# looking for my first offshore trip



## casthappy (Dec 29, 2013)

New to this site and just kind of browsing the threads. I'm interested in doing some offshore fishing. I looked into the big charter boats that leave out of galveston but fishing side by side 80 people isn't my idea of a good time. If anyone can help me out sometime, I will be more than willing to help out on gas and bait. I can also be ready on a moment's notice most of the time. Depending on what we would be fishing for I have my own tackle.


Thanks,
Justin


----------



## kevindog312 (Aug 26, 2008)

Justin, I am on occasion looking for crew for trips. What caught my eye about your post is indicating you can fish on short notice. That fits my approach pretty well. I pretty much can fish when I want and often don't make a final decision to go until a couple of days before based on how the forecast may be jumping around.

I fish out of Freeport on a twin engine 26 foot CC normally in the 50 to 90 mile range. We are normally on the water 10 to 12 hours unless we do an overnight for tuna. Usually fish with 4 to 5 people an split the 400 to $500 costs. Overnighters are a little more.

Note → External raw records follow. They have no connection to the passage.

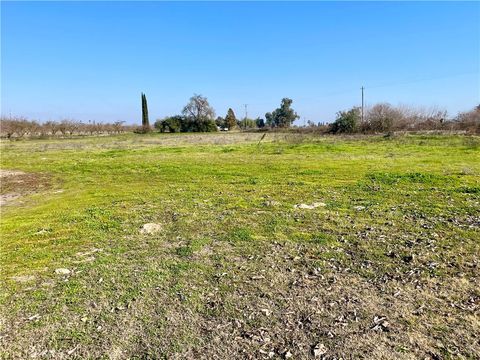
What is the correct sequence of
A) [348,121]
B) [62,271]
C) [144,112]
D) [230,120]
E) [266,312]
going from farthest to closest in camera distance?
[230,120] → [144,112] → [348,121] → [62,271] → [266,312]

We pretty much fish for everything but bill fish. The attached is a summary of the 2013 season and will give you an idea of what we catch. If you are interested I will keep your post and check with you when I need crew. I probably won't start fishing again until April when grouper season opens.


----------



## casthappy (Dec 29, 2013)

Hey Kevin, thank you for replying to my post. I understand people back out of going fishing at the last minute and its hard trying to find someone to go on short notice. Thankfully I have a very understandiing wife that will allow me to go on such short notice. I'm sending you a PM with my contact information. I really enjoyed the watching the attatchment of your 2013 season and I look forward to getting on some fish in the 2014 season.

thanks,
Justin


----------